● Page extract
2.2 Passive Liveness Detection¶

Overview¶

Passive liveness detection analyzes a single image or short video clip without requiring any explicit user interaction. The system extracts features from the captured face that distinguish live presentations from spoofed ones — all transparently, in the background.

The User's Experience

From the user's perspective, passive liveness is invisible. They simply take a selfie or look at the camera, and the system makes its determination. This results in a seamless, frictionless experience with the highest completion rates.

graph TD
    A["📸 User takes<br>selfie / looks<br>at camera"] --> B["Face Detection<br>& Quality Check"]
    B --> C["Feature<br>Extraction"]
    C --> D["Multi-Signal<br>Analysis"]
    D --> E["Liveness<br>Score"]
    E --> F{"Decision"}
    F -->|"Live"| G["✅ Continue<br>to face matching"]
    F -->|"Spoof"| H["❌ Reject"]

    style G fill:#27ae60,color:#fff
    style H fill:#e74c3c,color:#fff

Core Analysis Methods¶

1. Texture Analysis (Spatial Domain)¶

The most fundamental passive liveness signal. Deep learning models analyze micro-texture patterns at the pixel level.

What the model looks for:

Feature	Live Skin	Printed Photo	Screen Display	3D Mask
Pore structure	Natural, irregular pore distribution	Halftone dot patterns replace pores	Pixel grid visible under analysis	Smooth or artificially textured
Skin micro-texture	Rich, multi-scale texture with natural variation	Ink dot patterns, paper fiber texture	RGB sub-pixel patterns, aliasing	Silicone/latex grain, paint texture
Specular highlights	Single, consistent environmental reflections on oily regions	Matte paper: absent. Glossy: paper-like reflectance	Glass/screen reflections overlaid on face	Material-dependent, often too uniform
Color distribution	Wide, natural skin color gamut with subsurface warmth	Limited printer gamut, shifted color balance	Backlit colors, potential color banding	Paint/pigment gamut, often slightly off
Edge characteristics	Smooth 3D-to-background transition with natural depth-of-field	Sharp 2D cutout edges, paper boundary visible	Screen bezel boundary, Moiré at edges	Mask-to-skin boundary visible

How texture models work internally:

graph TD
    A["Input Face Image<br>224×224 or 256×256"] --> B["Backbone CNN<br>(MobileNetV3 / EfficientNet)"]
    B --> C["Multi-Scale<br>Feature Maps"]
    C --> D["Low-level features:<br>Edge patterns, noise<br>(Layers 1-3)"]
    C --> E["Mid-level features:<br>Texture patterns, pores<br>(Layers 4-8)"]
    C --> F["High-level features:<br>Semantic understanding<br>(Layers 9+)"]
    D --> G["Feature<br>Aggregation"]
    E --> G
    F --> G
    G --> H["Classification Head"]
    H --> I["Liveness Score<br>0.0 → 1.0"]

2. Depth Estimation¶

Neural networks estimate the 3D geometry of the face from a single 2D image. Live faces produce consistent 3D depth maps; flat attacks produce anomalous depth.

● Aim 1
Using the passive liveness detection page, decide whether each statement agrees with it: (a) passive liveness detection needs the user to perform an explicit action; (b) on a printed photo, halftone dot patterns take the place of pores; (c) depth estimation works from several 2D images of the face. Answer yes or no for each, quoting the words of the page that settle it.
● Aim 2
Carry on the passive liveness detection page, starting after its final sentence about flat attacks producing anomalous depth.

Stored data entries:

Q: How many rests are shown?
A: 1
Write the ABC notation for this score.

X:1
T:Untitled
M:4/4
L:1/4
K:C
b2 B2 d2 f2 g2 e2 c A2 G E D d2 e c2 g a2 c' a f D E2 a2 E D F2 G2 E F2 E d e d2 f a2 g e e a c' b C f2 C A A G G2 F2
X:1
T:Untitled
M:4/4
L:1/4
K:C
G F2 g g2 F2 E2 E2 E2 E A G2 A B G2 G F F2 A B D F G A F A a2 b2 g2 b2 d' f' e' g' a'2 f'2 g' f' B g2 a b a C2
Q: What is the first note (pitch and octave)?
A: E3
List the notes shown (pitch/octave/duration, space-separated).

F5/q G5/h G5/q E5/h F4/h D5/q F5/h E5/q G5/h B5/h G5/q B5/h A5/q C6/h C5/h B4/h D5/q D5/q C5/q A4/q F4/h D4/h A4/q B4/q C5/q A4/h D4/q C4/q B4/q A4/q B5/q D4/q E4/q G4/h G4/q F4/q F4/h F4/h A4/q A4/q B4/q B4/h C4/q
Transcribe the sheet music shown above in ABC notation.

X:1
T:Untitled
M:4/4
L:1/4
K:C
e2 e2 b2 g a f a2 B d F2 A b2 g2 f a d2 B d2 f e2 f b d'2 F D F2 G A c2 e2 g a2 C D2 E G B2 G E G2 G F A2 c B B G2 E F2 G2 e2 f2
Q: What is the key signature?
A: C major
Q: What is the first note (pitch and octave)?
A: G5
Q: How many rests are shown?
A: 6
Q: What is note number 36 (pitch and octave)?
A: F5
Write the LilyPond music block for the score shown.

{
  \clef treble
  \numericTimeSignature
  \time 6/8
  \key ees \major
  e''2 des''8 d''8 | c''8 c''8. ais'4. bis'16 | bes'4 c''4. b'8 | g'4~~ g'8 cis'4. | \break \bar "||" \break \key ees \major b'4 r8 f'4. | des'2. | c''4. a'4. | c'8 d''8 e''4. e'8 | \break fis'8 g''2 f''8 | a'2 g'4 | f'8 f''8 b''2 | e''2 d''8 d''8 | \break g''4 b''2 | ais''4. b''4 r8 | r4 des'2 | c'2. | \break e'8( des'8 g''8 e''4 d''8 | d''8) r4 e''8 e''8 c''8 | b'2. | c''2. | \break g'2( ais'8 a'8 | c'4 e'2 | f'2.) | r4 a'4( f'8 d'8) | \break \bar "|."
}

● Written reply 1
(a) No: "without requiring any explicit user interaction"
(b) Yes: "Halftone dot patterns replace pores"
(c) No: "estimate the 3D geometry of the face from a single 2D image"

● Written reply 2
Depth map comparison:

Scenario	Expected Depth Map	Key Characteristics
Live face	Nose protrudes (closest to camera), eyes recessed in orbits, cheeks curve away, chin projects forward	Smooth, anatomically consistent depth gradients; 40-80mm depth range across face
Printed photo	Flat plane with minor curvature from paper bending	Near-uniform depth; no anatomical depth structure; < 5mm depth variation
Screen display	Flat plane matching screen surface	Perfectly uniform depth; possible slight concavity from screen curvature
3D rigid mask	Approximate facial geometry but incorrect in fine details	Exaggerated or incorrect nasal bridge, missing orbital depth, uniform surface without fine detail
3D flexible mask	Close to real but with detectable differences	Subtle geometric deviations, especially around eyes, nostrils, and mouth

Training approach for depth-based liveness:

The model is trained with auxiliary depth supervision — alongside the liveness label, the model learns to predict a depth map:

For live faces: Ground truth depth map generated from a 3D face reconstruction model (e.g., 3DDFA, DECA)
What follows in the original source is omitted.